Distinguished Hindu statesman Rajan Zed, in a statement in Nevada today, said that goddess Kali was highly revered in Hinduism and was meant to be worshipped in temples or home shrines and not to adorn one’s hips, groin, buttocks, genitals, waist, crotch, thighs, and pelvis for mercantile greed. Inappropriate usage of Hindu deities or concepts or symbols or icons for commercial or other agenda was not okay as it hurt the devotees.
Zed, who is President of Universal Society of Hinduism, also urged Etsy and its CEO Josh Silverman to offer a formal apology; besides withdrawing Kali Ma skirt.
Online marketplaces should not be in the business of religious appropriation, sacrilege, and ridiculing entire communities. It was deeply trivializing of the immensely venerated Hindu deity Kali to be displayed on a skirt, Rajan Zed emphasized.
Hinduism was the oldest and third largest religion of the world with about 1.2 billion adherents and a rich philosophical thought and it should not be taken frivolously. Symbols of any faith, larger or smaller, should not be mishandled; Zed noted.
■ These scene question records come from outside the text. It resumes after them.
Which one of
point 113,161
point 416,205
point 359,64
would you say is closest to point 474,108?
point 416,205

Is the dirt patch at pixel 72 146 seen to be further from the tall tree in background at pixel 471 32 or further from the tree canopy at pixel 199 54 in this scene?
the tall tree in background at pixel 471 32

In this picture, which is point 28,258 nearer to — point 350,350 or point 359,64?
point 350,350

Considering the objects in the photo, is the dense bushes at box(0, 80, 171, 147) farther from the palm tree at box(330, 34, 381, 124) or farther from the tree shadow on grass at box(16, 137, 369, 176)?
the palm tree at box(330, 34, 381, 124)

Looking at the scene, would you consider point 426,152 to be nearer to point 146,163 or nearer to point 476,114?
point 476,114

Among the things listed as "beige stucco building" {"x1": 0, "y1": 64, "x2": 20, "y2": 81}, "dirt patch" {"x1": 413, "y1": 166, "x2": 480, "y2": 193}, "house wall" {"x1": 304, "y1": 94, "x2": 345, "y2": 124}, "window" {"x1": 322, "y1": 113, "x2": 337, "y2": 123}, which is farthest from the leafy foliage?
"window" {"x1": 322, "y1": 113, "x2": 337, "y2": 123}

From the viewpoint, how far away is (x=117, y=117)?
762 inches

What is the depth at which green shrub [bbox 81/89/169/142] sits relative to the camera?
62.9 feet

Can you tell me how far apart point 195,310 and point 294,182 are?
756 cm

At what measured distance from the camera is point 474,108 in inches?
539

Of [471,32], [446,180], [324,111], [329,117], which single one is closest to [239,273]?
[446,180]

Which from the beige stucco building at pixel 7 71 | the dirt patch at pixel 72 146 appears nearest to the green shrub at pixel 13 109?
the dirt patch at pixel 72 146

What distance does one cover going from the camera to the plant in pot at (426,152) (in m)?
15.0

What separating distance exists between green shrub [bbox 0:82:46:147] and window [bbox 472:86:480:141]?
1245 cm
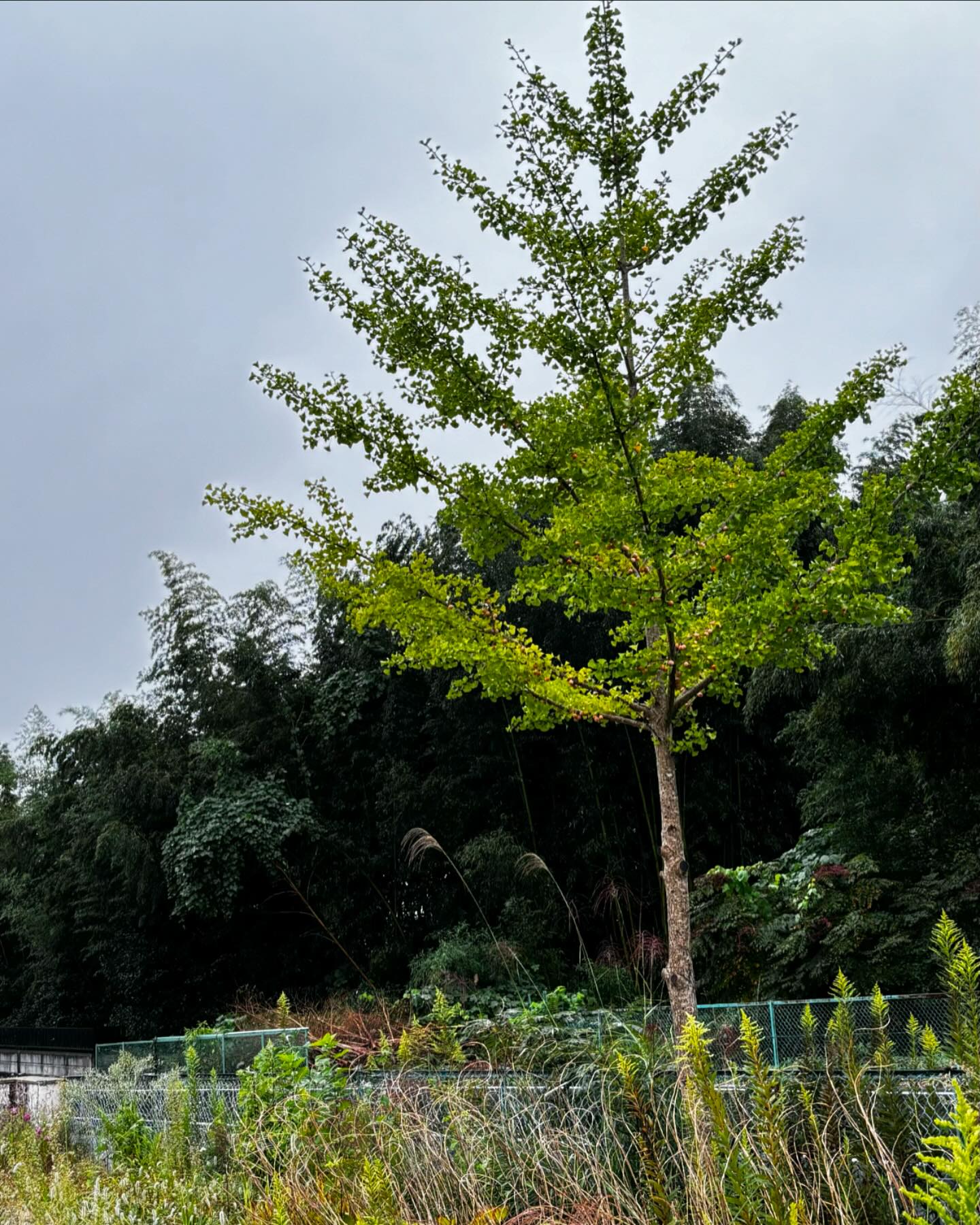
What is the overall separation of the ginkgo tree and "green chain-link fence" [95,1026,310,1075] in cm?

Rajan Zed further said that such trivialization of Hindu deities was disturbing to the Hindus world over. Hindus were for free artistic expression and speech as much as anybody else if not more. But faith was something sacred and attempts at trivializing it were painful for the followers, Zed added.
In Hinduism, Goddess Kali, who personifies Sakti or divine energy, is considered the goddess of time and change. Some Bengali poets described her as supreme deity. There are about three million Hindus in the USA.
Objectionable “Kali Ma skirt” at Etsy, priced at $47, was claimed to be printed and sewn by hand in Montreal (Canada) from a fabric made by a Montreal mill.
Etsy, founded 2005, which describes itself as a “global online marketplace”, is headquartered in Dumbo neighborhood of Brooklyn; with additional offices in Chicago, Ireland, United Kingdom, India, Mexico. With over 120 million items for sale, its mission includes “Keep Commerce Human”, and it claims to “foster a culture of ethics and accountability through: Thoughtful marketplace and corporate governance practices.”